一般に、白表示時における信号書込み時間は数μ秒という短い時間であり、図6に示したタイミングチャートの場合は信号書込み時間が移動度補正時間でもあるので、この信号書込み時間(つまり移動度補正時間)のばらつきによる影響は小さくない。移動度補正時間の差分の影響は、横クロストークという形で現れる。これは、全白表示行とウインドウ表示行に同じ信号振幅Vinを与えていても、前述のように全白表示行とウインドウ表示行では移動度補正期間に差が生じ、移動度補正期間が短いウインドウ表示行では補正量ΔVが全白表示行よりも小さく、その分だけ駆動トランジスタ121のゲート・ソース間電圧Vgs_121が大きく、ウインドウ表示行の白表示部分の表示輝度が全白表示行よりも高くなるためである。
すなわち、黒表示を行なっている画素回路Pを含むウインドウ表示行の書込走査線104WS上の白表示を行なっている各画素回路Pは、移動度補正終了後のゲート・ソース間電圧Vgs_121が大きくなり、全白表示行の画素回路Pよりも輝度が上昇するため、輝度むらの一例である横クロストークが起こってしまう。

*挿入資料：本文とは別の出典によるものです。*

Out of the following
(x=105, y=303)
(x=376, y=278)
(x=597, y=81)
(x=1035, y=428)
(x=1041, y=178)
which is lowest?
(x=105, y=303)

詳しくは、画面の上部と下部に全白が表示される全白表示行と、垂直方向における画面中央部において、水平方向の片側半分で黒が表示され反対側の半分で白が表示されるウインドウ表示行では、移動度補正のかり具合が異なることになる。
その結果、同じ大きさの信号振幅Vinに基づく白表示部であっても、全白表示行の白よりもウインドウ表示行の白の方が輝度が上昇してしまい、図8(2)に示すように、表示画像上では、横クロストークとして視認されるのである。なお、図8(2)では、全白表示行における白表示部に黒ドットを示し、ウインドウ表示行の白表示部には黒ドットを示さずに、各白表示部における輝度差を示している。
このように、本実施形態の表示装置1では、駆動トランジスタ121のドレイン端(電源供給端)に第1電位Vccと第2電位Vssとを切り替えて供給する、すなわち電源電圧をスイッチングパルスとして使用するようにしたことで、5TR構成の画素回路Pに対して、閾値補正用の素子とスキャン線を削減することができる。
しかしながら、保持容量120への書込み対象となる映像信号Vsig のレベル(つまり信号振幅Vin)に応じて、書込駆動パルスWSの遷移時の電圧波形に差が生じ、その影響が移動度補正期間差として現われることに起因する行方向のシェーディング(典型例としてはウィンドウパターンによって生じる横クロストーク)などの輝度むらが生じてしまうことが問題となる。
なお、図7や図8にて説明したことは、エンハンスメント型トランジスタ125のドレイン端を映像信号線106HSに接続しソース端をノードND122に接続する場合のことであるが、ディプレション型にした場合やサンプリングトランジスタ125のドレイン端とソース端の接続態様を逆にした場合でも、映像信号Vsig のレベル(信号振幅Vinのレベル)に応じてサンプリング期間&移動度補正期間Kに差が生じる点では同じことが言え、横クロストークが同じように問題となる。
<改善手法:第1実施形態>
図9は、図7および図8で説明した問題点を解消する有機EL表示装置の第1実施形態を示す図である。本実施形態の有機EL表示装置1は、図5に示した第3比較例の画素回路Pと同様に有機EL素子127の経時劣化による駆動電流変動を防ぐ回路(ブートストラップ回路)を搭載し、また駆動トランジスタ121の特性変動(閾値電圧ばらつきや移動度ばらつき)による駆動電流変動を防ぐ駆動方式を採用する。そのため、駆動タイミングは、図6に示した第3比較例と同じものが基本的には適用される。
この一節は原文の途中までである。